Exercises:
**a)** Decide whether each statement below agrees with the text about Cancer Research Wales, which comes before the material. For each one, answer yes or no and quote the deciding words of the text exactly. (i) The charity took the name Cancer Research Wales in 1990. (ii) The charity has chosen to focus on survivorship and palliative care research. (iii) The charity's laboratories at Velindre Cancer Centre opened in 2001.
**b)** According to the text about Cancer Research Wales, which comes before the material, how many PhD studentships in Wales has the charity funded to date?
**c)** Quote the stretch from "In 2001, Cancer" through "areas across Wales." in the text about Cancer Research Wales, which comes before the material.

═══ Extracted text

Cancer Research Wales was originally formed in 1966, under the name South Wales Cancer Research Charity, based in Velindre Cancer Centre. The charity changed its name to Cancer Research Wales in 1990 and saw rapid expansion in the growth of the charity and the number of research grants it awarded around Wales. To date, Cancer Research Wales has funded over 100 PhD studentships in Wales, giving many the opportunity of a career in science and facilitating the upskilling of many health professionals such as medical physicists and clinical oncologists.
In 2001, Cancer Research Wales opened its state-of-the-art laboratories at Velindre Cancer Centre to allow clinicians and scientists to work together more closely. In the last 10 years alone Cancer Research Wales has pledged over £15M for new research in areas across Wales.
Cancer Research Wales has four main aims, which are to:
- Improve patient outcomes through discovery and delivery of innovative treatments and strategies
- Eliminate inequalities of cancer incidence and mortality
- Increase the proportion of cancers diagnosed at an early stage
- Build clinical research capacity and help embed research into the heart of the NHS in Wales
Cancer Research Wales’ strategy focuses on three main areas of research, prevention, early diagnosis and treatment. They recognise survivorship and palliative care research are also very important, and often underfunded parts of the patient pathway, however they have decided not to focus on these areas, as not to spread themselves too thinly. This will enable the charity to play to its strengths and have greater impact in the areas of prevention, early diagnosis and treatment, where they have a proven track record.
Cancer Research Wales seek to support research initiatives that better understand the causes of cancer at a molecular basis, through to population level, with the aim to develop key interventions and methods that will help prevent cancer where possible.
Late diagnosis of cancer is thought to be a major contributor to the overall poor survival rates seen in Wales. In an effort to improve cancer outcomes, Cancer Research Wales is committed to the funding of high-quality population and laboratory-based research that will improve the early diagnosis of cancer.
Basic and Translational Research
Basic and translational cancer research is the very foundation on which all previous and future improvements in cancer treatment are based. Cancer Research Wales remains committed to the funding of high-quality research that will further their understanding of the genetic and molecular basis of cancer development and progression.
Drug Discovery and Development
Wales has benefited strategically from government funded state of the art computer aided drug design platforms. These have already proved successful with new anti-cancer agents recently developed. Cancer Research Wales will continue to fund research in this area, and the development of novel high-throughput drug screens that serve to accelerate the drug discovery process.

══════
═══ Dataset content

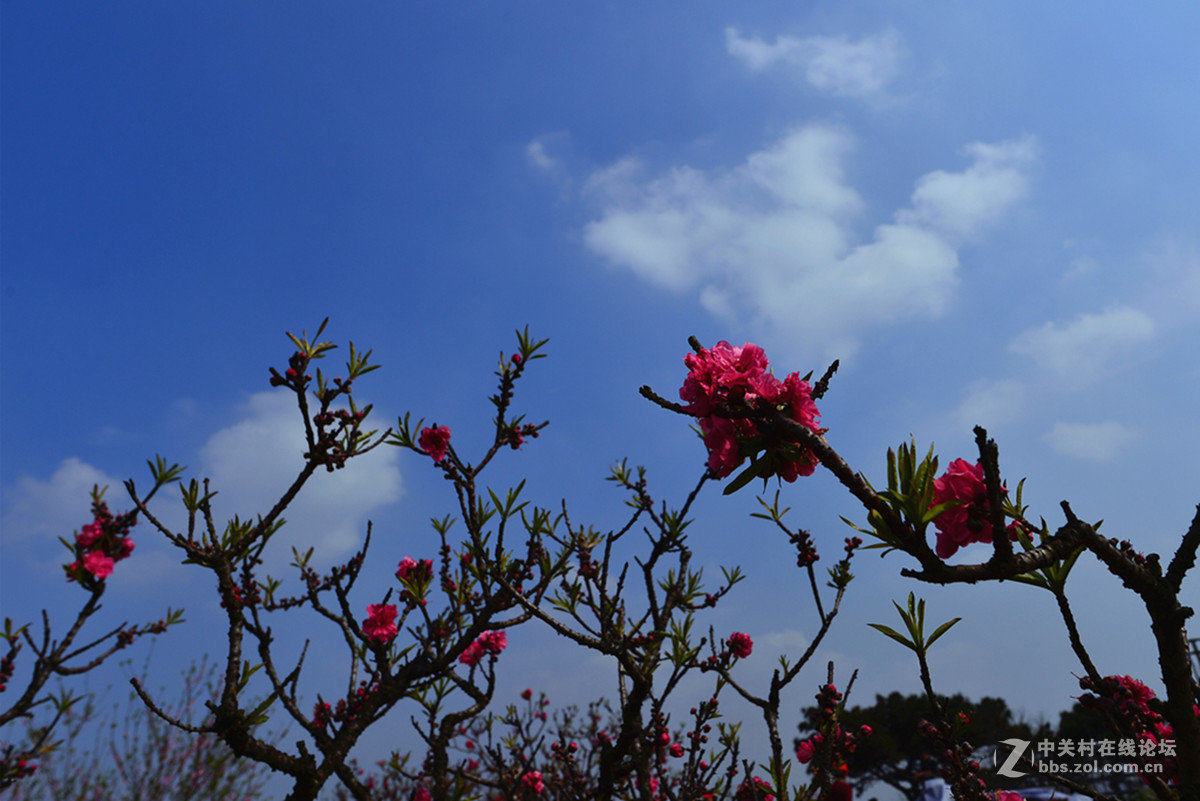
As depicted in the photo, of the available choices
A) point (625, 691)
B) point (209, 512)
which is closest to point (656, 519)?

══════

Solutions to the tasks:
**a)**
(i) Yes: "The charity changed its name to Cancer Research Wales in 1990"
(ii) No: "however they have decided not to focus on these areas, as not to spread themselves too thinly"
(iii) Yes: "In 2001, Cancer Research Wales opened its state-of-the-art laboratories at Velindre Cancer Centre"

**b)** Over 100.

**c)**
In 2001, Cancer Research Wales opened its state-of-the-art laboratories at Velindre Cancer Centre to allow clinicians and scientists to work together more closely. In the last 10 years alone Cancer Research Wales has pledged over £15M for new research in areas across Wales.